Sergey Vilov and Matthias Heinig
- effect_prediction : compute functionality scores for ClinVar, gnomAD, and eQTL variants and evaluate the models
- motif_search : evaluate the models on RBP binding motifs prediction
- half_life : prediction of mRNA half-life from (Agarwal and Kelley, 2022) based on language model embeddings
- mpra : prediction of measured MPRA activity for (Griesemer et al., 2021) and (Siegel et al., 2022) experiments
- embeddings : generate embeddings for the DNABERT, DNABERT-2, and NT models
- inference : derive per-base scores for DNABERT, NT, and PhyloP models
The codes for extraction of 3'UTR sequences from the Zoonomia .hal alignment and the scripts for model training will be made available upon the paper acceptance.
The intermediate data for the downstream tasks can be found at https://zenodo.org/records/10655595. The 3'UTR multispecies fasta files and model weights will be added to the Zenodo repository upon the paper acceptance.
Fig. 1: Odds Ratios and mobility distribution for RBP binding sites recognition
Fig. 2: ROC curves for embeddings-based variant effect predictions on ClinVar, gnomAD, and eQTL data
Fig. S1: Distribution of 3’UTR length for 18,134 transcripts of the human genome.

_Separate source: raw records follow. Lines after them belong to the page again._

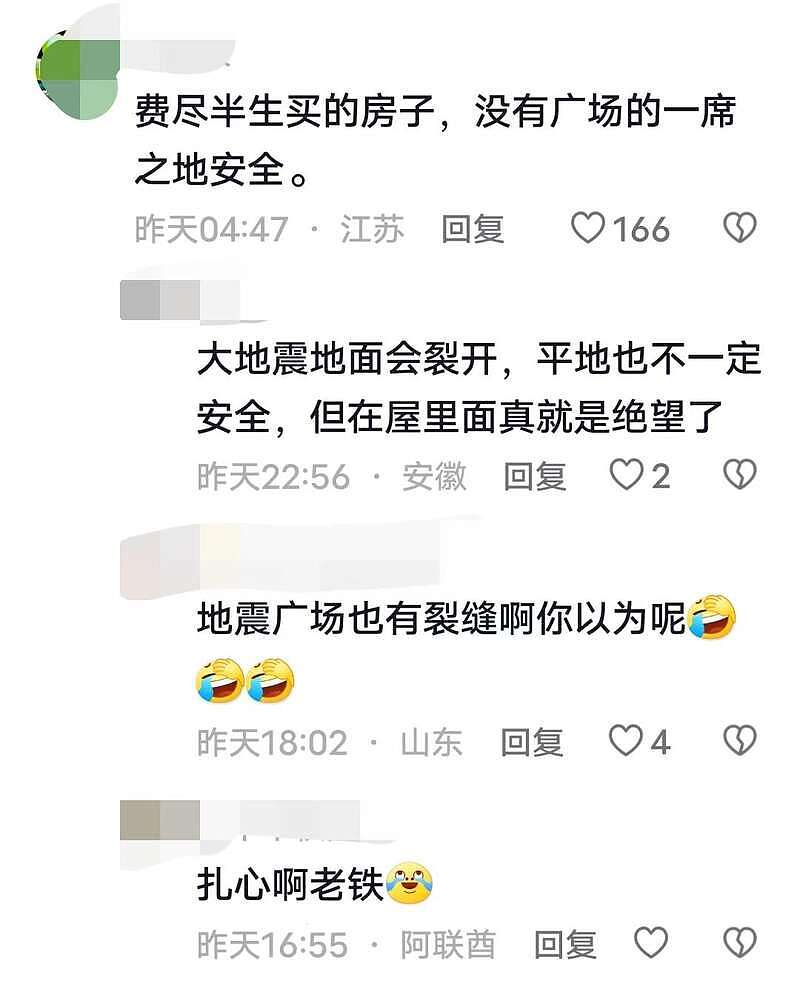 合肥地震，好多人没穿衣服就跑下楼了！网友：命要紧（组图） - 9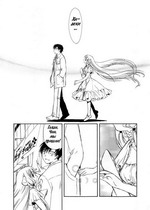  CLAMP:  (Chobits) 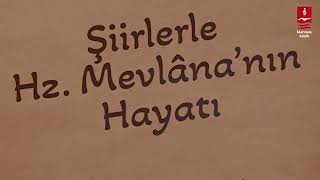 Ferda Boz Güneri & Sedat Özdemir "Hz.Mevlâna'nın Nesebi" ( 1 ) (Lyric Video)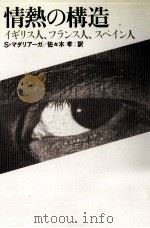 情熱の構造 1985.01 PDF电子版封面 Madariaga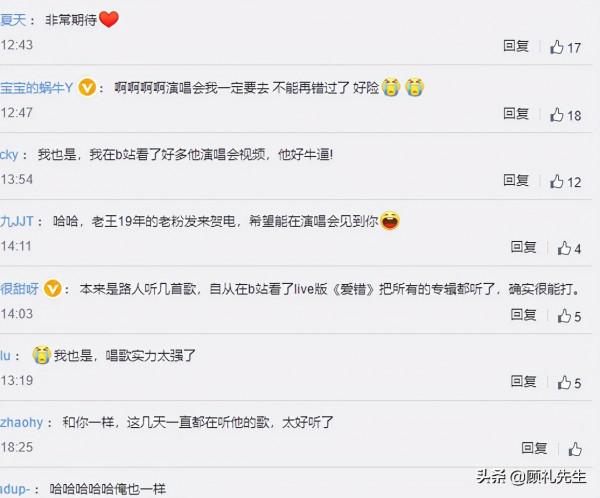 王力宏李靚蕾事件反轉，網友高呼讓他復出：我看到了更可怕的一面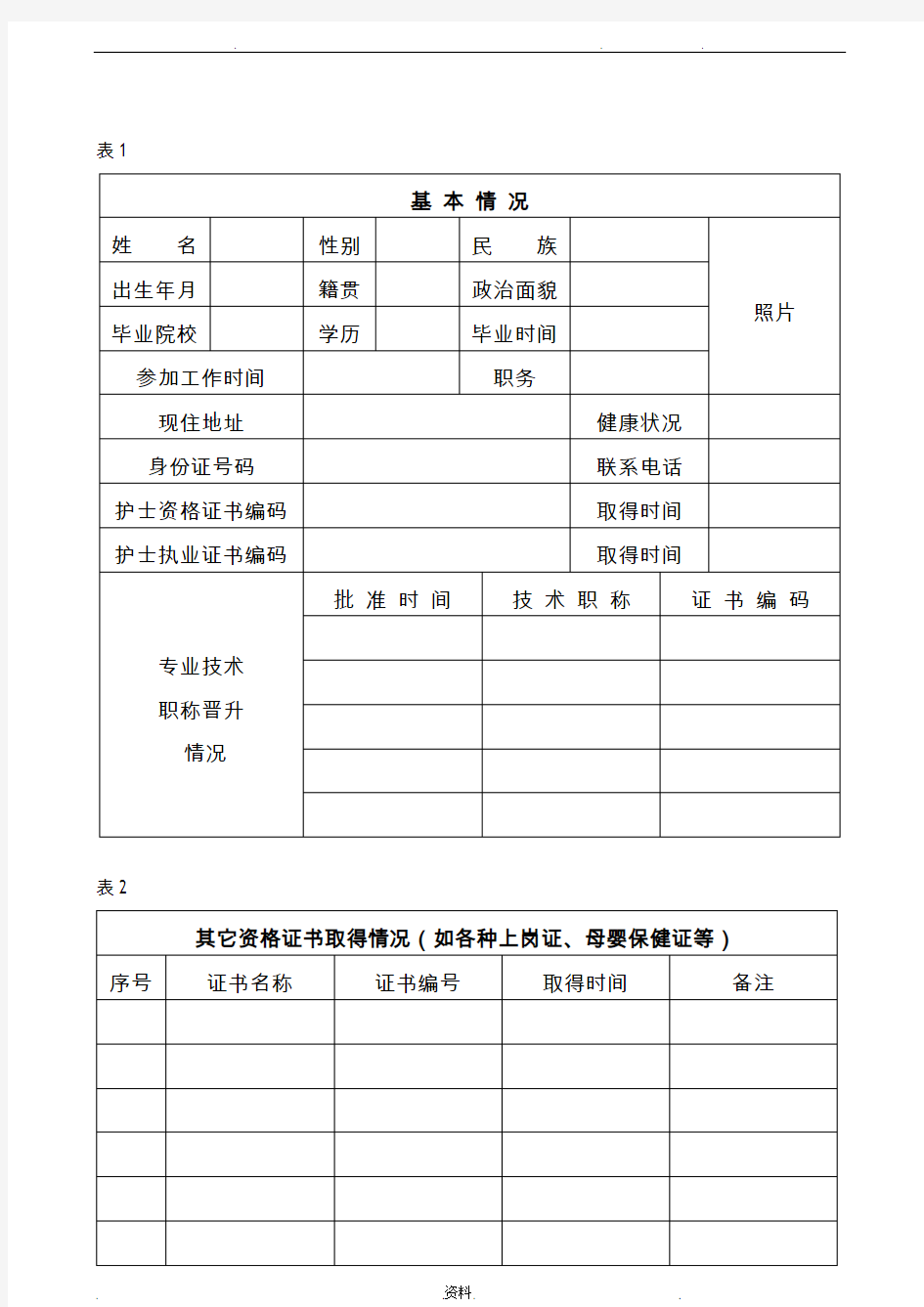 护理专业人员技术档案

- Create new conda environment:
conda create -n lm-3utr-models python=3.10
conda activate lm-3utr-models
-
Install Pytorch v.2.0.1
-
Install the other requirements using pip:
pip install -r requirements.txt
- To train DNABERT-2 models also install
pip install triton==2.0.0.dev20221202 --force --no-dependencies
Training of DNABERT-2 is currently only possible on NVIDIA A100 due to the employed flash attention implementation.